MATERIAL:
========================================

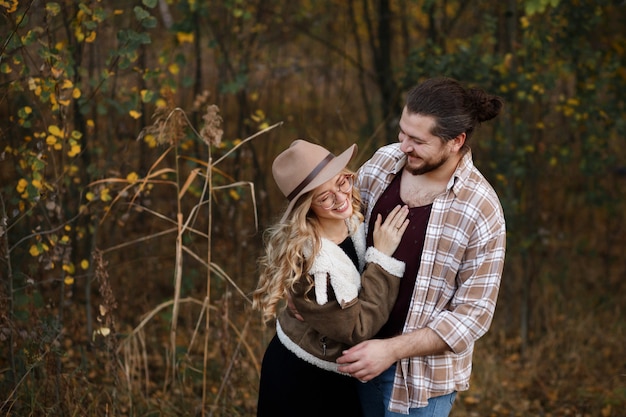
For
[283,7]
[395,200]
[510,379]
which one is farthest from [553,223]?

========================================

Copy out the text of the entries above word for word, and leave out the pictures.

For
[283,7]
[395,200]
[510,379]
which one is farthest from [553,223]?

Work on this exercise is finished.